§ WORK TO COMPLETE:
Reproduce everything from the line containing "Within the scene" down to the end of the entries, renaming "curb" as "sidewalk edge" wherever it occurs and leaving all other wording unchanged.

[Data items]
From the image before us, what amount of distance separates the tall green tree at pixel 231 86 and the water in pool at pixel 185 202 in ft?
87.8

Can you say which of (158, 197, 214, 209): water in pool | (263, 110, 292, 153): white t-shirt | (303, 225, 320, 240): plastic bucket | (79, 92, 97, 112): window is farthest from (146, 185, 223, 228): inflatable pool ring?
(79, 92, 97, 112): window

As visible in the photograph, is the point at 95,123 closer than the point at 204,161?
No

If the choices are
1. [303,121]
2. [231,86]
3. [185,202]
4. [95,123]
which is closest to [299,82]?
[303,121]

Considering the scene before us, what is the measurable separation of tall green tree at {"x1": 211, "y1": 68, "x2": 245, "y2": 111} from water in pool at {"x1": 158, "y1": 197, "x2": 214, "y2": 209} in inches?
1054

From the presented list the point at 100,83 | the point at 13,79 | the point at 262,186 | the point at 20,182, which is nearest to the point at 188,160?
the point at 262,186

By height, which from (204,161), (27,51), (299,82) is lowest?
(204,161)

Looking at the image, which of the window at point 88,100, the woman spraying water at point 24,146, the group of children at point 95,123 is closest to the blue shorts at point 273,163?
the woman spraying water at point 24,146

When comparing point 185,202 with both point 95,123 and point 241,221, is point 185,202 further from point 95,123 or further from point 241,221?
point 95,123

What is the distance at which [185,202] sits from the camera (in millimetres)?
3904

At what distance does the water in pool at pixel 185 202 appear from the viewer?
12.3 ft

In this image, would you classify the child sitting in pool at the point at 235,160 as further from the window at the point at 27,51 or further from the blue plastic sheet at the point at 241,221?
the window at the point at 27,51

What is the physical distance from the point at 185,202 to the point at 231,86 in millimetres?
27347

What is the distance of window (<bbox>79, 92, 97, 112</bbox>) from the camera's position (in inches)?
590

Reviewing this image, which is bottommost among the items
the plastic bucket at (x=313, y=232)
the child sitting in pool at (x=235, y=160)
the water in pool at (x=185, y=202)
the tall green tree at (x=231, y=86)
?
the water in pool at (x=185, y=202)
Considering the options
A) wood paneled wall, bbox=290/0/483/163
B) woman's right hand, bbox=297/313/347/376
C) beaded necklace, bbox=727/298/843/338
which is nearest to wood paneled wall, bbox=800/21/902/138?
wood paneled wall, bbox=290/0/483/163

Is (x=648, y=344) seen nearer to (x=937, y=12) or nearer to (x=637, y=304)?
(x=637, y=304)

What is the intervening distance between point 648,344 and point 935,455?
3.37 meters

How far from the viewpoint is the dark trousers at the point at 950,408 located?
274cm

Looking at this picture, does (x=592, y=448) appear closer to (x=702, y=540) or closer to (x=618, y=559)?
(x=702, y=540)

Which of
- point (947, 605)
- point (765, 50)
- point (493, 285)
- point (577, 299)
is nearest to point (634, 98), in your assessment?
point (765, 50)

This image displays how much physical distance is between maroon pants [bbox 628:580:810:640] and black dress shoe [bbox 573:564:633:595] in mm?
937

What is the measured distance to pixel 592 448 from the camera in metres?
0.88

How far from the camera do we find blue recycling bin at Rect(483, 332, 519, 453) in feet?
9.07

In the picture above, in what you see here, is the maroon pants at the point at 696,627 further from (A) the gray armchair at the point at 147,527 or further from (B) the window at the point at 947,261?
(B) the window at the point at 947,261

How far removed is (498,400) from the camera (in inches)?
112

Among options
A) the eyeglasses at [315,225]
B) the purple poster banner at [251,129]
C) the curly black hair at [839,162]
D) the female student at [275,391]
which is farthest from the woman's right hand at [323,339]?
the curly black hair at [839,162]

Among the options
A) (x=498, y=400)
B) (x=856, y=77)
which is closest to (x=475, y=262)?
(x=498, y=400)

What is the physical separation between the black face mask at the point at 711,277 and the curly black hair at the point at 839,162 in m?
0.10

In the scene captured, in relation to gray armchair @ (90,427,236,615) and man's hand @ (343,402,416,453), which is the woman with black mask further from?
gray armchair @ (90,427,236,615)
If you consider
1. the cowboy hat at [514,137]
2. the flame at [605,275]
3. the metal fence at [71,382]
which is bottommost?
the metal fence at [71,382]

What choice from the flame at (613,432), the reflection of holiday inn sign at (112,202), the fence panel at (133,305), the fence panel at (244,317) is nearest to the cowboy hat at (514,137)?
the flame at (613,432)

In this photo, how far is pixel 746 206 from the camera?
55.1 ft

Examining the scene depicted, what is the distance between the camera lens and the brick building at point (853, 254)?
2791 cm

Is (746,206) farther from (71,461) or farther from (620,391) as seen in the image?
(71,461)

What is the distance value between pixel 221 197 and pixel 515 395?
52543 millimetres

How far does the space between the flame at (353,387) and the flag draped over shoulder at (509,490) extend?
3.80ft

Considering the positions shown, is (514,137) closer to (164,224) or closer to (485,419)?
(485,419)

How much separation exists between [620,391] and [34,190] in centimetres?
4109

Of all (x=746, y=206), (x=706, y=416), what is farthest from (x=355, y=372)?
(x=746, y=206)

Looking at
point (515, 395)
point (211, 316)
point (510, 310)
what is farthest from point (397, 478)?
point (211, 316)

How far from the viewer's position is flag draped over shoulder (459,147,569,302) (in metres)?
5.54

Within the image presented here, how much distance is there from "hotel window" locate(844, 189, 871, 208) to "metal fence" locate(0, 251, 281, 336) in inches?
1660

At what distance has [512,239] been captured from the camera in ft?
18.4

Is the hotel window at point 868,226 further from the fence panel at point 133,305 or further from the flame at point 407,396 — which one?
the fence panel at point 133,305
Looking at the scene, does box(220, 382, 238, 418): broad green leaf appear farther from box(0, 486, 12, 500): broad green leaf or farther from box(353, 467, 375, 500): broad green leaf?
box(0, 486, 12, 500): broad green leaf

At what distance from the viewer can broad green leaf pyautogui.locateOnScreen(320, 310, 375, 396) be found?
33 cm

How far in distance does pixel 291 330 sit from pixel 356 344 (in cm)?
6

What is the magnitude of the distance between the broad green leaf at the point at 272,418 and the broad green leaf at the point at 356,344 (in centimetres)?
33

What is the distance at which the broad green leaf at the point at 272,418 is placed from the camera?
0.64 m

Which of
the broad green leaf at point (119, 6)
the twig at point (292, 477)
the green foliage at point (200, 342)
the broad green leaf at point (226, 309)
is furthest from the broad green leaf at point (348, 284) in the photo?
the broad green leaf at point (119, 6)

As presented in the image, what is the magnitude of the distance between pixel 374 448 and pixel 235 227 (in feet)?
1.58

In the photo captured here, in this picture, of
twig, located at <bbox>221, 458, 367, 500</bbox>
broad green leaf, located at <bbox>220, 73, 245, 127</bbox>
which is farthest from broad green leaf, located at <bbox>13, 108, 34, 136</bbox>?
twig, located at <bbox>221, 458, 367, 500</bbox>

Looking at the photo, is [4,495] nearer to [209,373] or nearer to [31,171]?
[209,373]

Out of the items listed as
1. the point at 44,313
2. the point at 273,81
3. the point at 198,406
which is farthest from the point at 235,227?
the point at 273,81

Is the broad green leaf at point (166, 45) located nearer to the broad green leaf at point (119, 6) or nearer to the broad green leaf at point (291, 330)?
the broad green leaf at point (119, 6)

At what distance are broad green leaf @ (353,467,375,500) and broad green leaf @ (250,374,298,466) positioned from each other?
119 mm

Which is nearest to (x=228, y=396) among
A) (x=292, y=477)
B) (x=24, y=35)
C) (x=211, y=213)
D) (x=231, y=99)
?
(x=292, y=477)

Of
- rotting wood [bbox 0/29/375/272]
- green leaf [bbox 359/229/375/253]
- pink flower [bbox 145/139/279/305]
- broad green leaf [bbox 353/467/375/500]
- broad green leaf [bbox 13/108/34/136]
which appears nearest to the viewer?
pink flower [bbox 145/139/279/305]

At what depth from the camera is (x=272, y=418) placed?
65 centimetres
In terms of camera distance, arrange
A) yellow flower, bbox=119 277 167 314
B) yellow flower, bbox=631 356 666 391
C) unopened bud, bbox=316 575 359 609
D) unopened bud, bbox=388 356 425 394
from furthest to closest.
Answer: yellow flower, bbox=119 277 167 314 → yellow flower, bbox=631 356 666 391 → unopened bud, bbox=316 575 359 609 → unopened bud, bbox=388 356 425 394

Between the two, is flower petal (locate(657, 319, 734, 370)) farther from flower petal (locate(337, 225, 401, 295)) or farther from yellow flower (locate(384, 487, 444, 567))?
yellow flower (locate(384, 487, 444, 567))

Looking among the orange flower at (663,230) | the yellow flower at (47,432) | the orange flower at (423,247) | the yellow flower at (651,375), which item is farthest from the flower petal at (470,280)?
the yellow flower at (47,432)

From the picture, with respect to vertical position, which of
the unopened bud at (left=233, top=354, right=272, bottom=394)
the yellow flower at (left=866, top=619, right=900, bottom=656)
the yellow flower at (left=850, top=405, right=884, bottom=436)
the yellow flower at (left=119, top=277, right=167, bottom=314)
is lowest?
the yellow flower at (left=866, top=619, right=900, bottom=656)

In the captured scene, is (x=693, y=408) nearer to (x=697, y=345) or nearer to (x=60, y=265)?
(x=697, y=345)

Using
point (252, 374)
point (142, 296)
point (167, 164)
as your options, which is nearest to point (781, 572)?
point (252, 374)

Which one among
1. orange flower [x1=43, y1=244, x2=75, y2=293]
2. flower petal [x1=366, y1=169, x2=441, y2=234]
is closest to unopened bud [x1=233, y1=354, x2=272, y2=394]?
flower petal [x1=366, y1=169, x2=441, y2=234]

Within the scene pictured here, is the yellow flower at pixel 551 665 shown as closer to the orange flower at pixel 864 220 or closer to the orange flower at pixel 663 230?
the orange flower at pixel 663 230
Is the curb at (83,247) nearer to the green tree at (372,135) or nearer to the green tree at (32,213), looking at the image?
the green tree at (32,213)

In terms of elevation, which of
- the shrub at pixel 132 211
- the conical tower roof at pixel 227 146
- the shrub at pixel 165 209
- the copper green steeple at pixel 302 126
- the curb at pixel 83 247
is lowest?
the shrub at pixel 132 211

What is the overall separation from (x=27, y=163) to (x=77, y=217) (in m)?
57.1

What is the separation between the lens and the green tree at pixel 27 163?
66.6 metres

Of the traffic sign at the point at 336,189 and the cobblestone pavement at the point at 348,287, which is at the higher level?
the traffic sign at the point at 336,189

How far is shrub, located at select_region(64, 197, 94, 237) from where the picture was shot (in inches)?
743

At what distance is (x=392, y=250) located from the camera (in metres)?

§ SOLUTION FOR THIS TASK:
Within the scene pictured here, is the yellow flower at pixel 551 665 shown as closer to the orange flower at pixel 864 220 or closer to the orange flower at pixel 663 230?
the orange flower at pixel 663 230
Is the sidewalk edge at (83,247) nearer to the green tree at (372,135) or nearer to the green tree at (32,213), looking at the image?
the green tree at (32,213)

In terms of elevation, which of
- the shrub at pixel 132 211
- the conical tower roof at pixel 227 146
- the shrub at pixel 165 209
- the copper green steeple at pixel 302 126
- the sidewalk edge at pixel 83 247
is lowest?
the shrub at pixel 132 211

What is the overall separation from (x=27, y=163) to (x=77, y=217) (in m)?
57.1

What is the separation between the lens and the green tree at pixel 27 163?
66.6 metres

Of the traffic sign at the point at 336,189 and the cobblestone pavement at the point at 348,287, which is at the higher level?
the traffic sign at the point at 336,189

How far is shrub, located at select_region(64, 197, 94, 237) from where the picture was shot (in inches)?
743

At what distance is (x=392, y=250) located from the camera (in metres)?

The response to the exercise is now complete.